Average weekly wages can include corporate profits for comp calculationReprints
Corporate profits due to an injured worker as a shareholder in his company can be used to calculate his average weekly wages for workers compensation benefits, a Florida appellate court has ruled.
Kenneth Keller was CEO and an electrician at Plant City, Fla.-based K-C Electric Co., and he owned 60% of the company, according to court records. He suffered a severe head injury at work in 2011, leaving him without eyesight and in need of 24/7 attendant care.

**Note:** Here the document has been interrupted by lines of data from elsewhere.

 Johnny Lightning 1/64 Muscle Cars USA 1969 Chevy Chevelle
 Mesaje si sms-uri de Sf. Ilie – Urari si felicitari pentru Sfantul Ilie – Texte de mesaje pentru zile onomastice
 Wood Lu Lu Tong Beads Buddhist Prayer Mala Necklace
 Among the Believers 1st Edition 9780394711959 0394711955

Selinda Walden, Mr. Keller’s wife and the secretary of K-C Electric Co., said the company’s profits resulted mostly from Mr. Keller’s work, court records show. An accountant testified that Mr. Keller reported $18,358 in wages on his 2011 tax statement and $49,178 in net income that year from his portion of K-C Electric’s profits.

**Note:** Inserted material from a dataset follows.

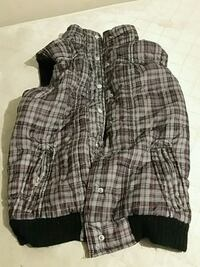 gray and black plaid button-up vest Modesto, 95350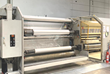 DUNMORE Europe Expands Capabilities with a New PVD Metallizer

K-C’s workers comp insurer, Bridgefield Employers Insurance Co., argued that Mr. Keller’s workers comp indemnity benefits should be based on his annual wages, which equaled about $250 a week, rather than his total wages and pro-rata company profits, which equaled $1,250 weekly, records show.
A Florida workers comp judge ruled in Mr. Keller’s favor, even though his company profits were typically paid in an annual bonus and he did not receive his 2011 profits prior to his work injury.
A three-judge panel of Florida’s 1st District Court of Appeal unanimously upheld the earlier ruling on Monday. The court found that Florida law requires comp benefits to be based on any income earned “almost entirely (by) the direct result of personal management and endeavor.”